Mobile-First Approach
This isn't optional – it's essential. In many developing regions, mobile phones are the primary (or only) digital device. Solutions must work on basic smartphones with intermittent connectivity. Think lightweight apps, progressive web applications that function offline, and even SMS-based services.
I've seen firsthand how these technological choices directly impact reach and accessibility. A cloud-based solution might work brilliantly in urban centers but fail completely in rural areas with spotty connectivity. Mobile-first design isn't just good practice – it's the difference between reaching your audience or missing them entirely.
3. Phased Implementation
As a finance expert at Mastek, I suggest that when deploying AI for financial inclusion, rushing to scale is tempting but risky. A measured approach works best:
a. Pilot programs in select markets could help test solutions in real-world conditions while minimizing risks.
b. Gradual scaling with continuous monitoring will help identify issues before they affect large populations.
c. Regular stakeholder feedback from customers, employees, regulators, and community organizations helps shape ongoing improvements.
This approach balances caution with progress. For example, after successfully piloting an AI-driven loan application process in one region, you might discover through customer feedback that the interface confuses some users. Addressing this before wide deployment saves resources and builds trust.

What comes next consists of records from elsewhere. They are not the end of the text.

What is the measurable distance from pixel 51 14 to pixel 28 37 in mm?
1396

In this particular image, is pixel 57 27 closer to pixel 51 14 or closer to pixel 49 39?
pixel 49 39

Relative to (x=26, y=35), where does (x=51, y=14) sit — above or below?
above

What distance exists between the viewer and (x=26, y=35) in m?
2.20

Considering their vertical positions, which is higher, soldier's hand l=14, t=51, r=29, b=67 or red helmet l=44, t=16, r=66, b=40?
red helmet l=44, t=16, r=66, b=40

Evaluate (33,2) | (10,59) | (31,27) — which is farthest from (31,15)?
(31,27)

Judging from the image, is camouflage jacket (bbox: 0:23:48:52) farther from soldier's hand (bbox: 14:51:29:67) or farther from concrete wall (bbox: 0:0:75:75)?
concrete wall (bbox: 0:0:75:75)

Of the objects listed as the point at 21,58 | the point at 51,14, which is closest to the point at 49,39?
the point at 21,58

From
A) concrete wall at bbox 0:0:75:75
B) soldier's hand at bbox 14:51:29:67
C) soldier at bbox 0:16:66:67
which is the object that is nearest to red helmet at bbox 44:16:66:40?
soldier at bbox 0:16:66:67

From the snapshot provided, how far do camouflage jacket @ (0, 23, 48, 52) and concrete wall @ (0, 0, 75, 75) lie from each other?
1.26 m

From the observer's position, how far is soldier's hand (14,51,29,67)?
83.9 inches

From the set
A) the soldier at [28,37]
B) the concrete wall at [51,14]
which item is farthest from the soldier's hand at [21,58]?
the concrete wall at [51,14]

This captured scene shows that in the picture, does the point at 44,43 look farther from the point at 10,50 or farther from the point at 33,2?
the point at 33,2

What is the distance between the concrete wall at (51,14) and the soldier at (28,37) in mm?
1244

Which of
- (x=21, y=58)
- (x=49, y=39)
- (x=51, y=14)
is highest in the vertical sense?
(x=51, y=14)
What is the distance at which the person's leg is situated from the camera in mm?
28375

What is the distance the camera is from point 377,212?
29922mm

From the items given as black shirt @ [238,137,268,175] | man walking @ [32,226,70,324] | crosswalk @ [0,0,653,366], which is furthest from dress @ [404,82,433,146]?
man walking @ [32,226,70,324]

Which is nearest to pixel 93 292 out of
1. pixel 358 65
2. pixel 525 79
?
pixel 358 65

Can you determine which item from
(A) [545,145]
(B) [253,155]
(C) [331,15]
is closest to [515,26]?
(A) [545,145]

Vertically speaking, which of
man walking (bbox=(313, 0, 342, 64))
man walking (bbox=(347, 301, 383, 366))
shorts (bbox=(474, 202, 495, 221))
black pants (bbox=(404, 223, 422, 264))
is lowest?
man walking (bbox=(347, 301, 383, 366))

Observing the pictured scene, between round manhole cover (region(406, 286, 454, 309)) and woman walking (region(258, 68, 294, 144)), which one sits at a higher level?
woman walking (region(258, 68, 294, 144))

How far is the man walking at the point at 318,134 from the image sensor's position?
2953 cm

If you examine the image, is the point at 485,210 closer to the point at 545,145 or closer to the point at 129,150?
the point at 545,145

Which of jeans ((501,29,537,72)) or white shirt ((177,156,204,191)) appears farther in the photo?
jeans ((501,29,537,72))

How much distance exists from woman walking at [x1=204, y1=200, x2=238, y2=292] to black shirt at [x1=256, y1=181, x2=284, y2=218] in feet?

4. Measuring KPIs with Purpose
How do we know if AI is truly driving financial inclusion? It requires tracking both business metrics and social impact:
Business Performance Indicators
- Increase in new accounts from underserved populations
- Reduction in loan default rates
- Improvement in customer satisfaction scores
- Time-to-decision for loan applications
- Operational efficiency gains
Social Impact Metrics
- Increase in savings rates among previously unbanked people
- Growth in small business loans in underserved areas
- Improvement in financial literacy scores
- Digital financial service adoption rates
- Women's economic empowerment indicators
- Community economic resilience
What's particularly powerful is connecting these metrics. For instance, when improved AI credit scoring leads to more accurate risk assessment, it enables lending to previously excluded borrowers while maintaining healthy default rates. According to PwC analysis, lenders are already seeing 15-30% increases in credit approvals with no change in loss rates – expanding access while maintaining sustainability.
The Path Forward is Based on Responsible Innovation
The Global Findex Database 2021 shows promising progress, but there's still work to do. Nearly a quarter of adults worldwide remain unbanked, with persistent gaps along gender and income lines. AI offers powerful tools to address these disparities, but only if deployed thoughtfully.
The organizations making the greatest impact share common traits:
- They maintain a laser focus on customer needs
- They invest in diverse teams and local expertise
- They choose technologies appropriate for their context
- They implement solutions gradually with continuous learning
- They measure both financial and social outcomes
Financial inclusion isn't just about account numbers – it's about creating pathways to economic opportunity and resilience. When AI solutions are designed with this broader purpose in mind, they become powerful catalysts for positive change.
As we look ahead, the most exciting innovations will likely come from collaborations between financial institutions, fintech startups, technology-led companies, and community organizations. By combining technological capabilities with deep local knowledge, these partnerships can develop AI solutions that are not just technically impressive but genuinely transformative for underserved communities.
The journey toward AI-driven financial inclusion is complex, but the destination – a more equitable financial system that works for everyone – is well worth the effort.